How to prevent mail to non-existent accounts

Ian Donaldson rcodi at chudich.co.rmit.oz
Fri Jul 14 11:54:36 AEST 1989


>From article <11680 at cgl.ucsf.EDU>, by gregc at cgl.ucsf.edu (Greg Couch):
> A bit of background:  we share a password file amoung several 4.3 systems
> and restrict access to a particular system by having login fail if the
> user doesn't have a home directory on that system.  Thus we don't want
> users to get mail on machines they can't access.
> 
> Enclosed is a small enhancement to reject mail to users that don't have
> home directories.  Depending on how your site manages accounts, you might
> want to disable mail to users with non-standard shells or to users whose
> password entry is "*" or somesuch.

A related problem is when one of the disks containing the users' home
directory drops dead and the machine is brought up without that disk
online.  The ".forward" files that users' have aren't accessable anymore,
so the mail ends up in /usr/spool/mail.  When the disk then come
up, and the home directories return, the ".forward" files do also, and
people wonder (on other machines) where their mail went to...

This fix would cause such mail to bounce, which at least tells somebody
(the sender) what has happened to it.

What I think would be preferable in this case is for the mail to be held-over
(in /usr/spool/mqueue) until the home directory of the recipient can 
be accessed, so that a ".forward" file can be searched for.

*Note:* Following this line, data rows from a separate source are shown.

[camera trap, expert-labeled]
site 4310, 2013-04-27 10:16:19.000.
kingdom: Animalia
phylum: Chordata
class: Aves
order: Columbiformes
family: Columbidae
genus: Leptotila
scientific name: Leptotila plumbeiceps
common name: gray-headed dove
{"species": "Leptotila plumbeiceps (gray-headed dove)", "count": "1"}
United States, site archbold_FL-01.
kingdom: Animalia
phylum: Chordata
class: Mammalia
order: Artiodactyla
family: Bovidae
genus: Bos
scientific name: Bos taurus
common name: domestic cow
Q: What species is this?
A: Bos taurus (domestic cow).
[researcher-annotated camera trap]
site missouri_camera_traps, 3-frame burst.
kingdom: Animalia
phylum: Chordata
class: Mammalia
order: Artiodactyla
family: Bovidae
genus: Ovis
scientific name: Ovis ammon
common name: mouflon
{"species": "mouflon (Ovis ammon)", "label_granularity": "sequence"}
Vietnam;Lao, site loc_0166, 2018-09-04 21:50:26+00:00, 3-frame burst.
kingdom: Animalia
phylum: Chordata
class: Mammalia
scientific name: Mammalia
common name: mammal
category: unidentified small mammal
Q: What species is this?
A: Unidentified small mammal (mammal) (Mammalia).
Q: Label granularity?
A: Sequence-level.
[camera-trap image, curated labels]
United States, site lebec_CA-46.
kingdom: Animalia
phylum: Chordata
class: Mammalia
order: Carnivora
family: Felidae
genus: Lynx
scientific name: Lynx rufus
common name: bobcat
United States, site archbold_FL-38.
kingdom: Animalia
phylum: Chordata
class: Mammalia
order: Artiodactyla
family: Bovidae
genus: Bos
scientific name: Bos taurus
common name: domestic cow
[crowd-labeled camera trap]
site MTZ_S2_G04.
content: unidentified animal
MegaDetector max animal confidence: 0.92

I think that the fix in this article should involve something along the
lines of... if /usr/spool/mail/user is mode 000 then no mail should
be receiveable for that user on this machine, and so bounce the mail.

This makes it easy to tune... just create a mail box file, mode 000
for such users!  Put some crap in it if you have scripts that clean
out empty mail boxes upon reboot...

If the user had a mailbox already there, then the user could even
turn off/on the feature himself via chmod(1) (since he owns the mailbox file)

The mod would probably go in BSD /bin/mail, to check for mode 000 files.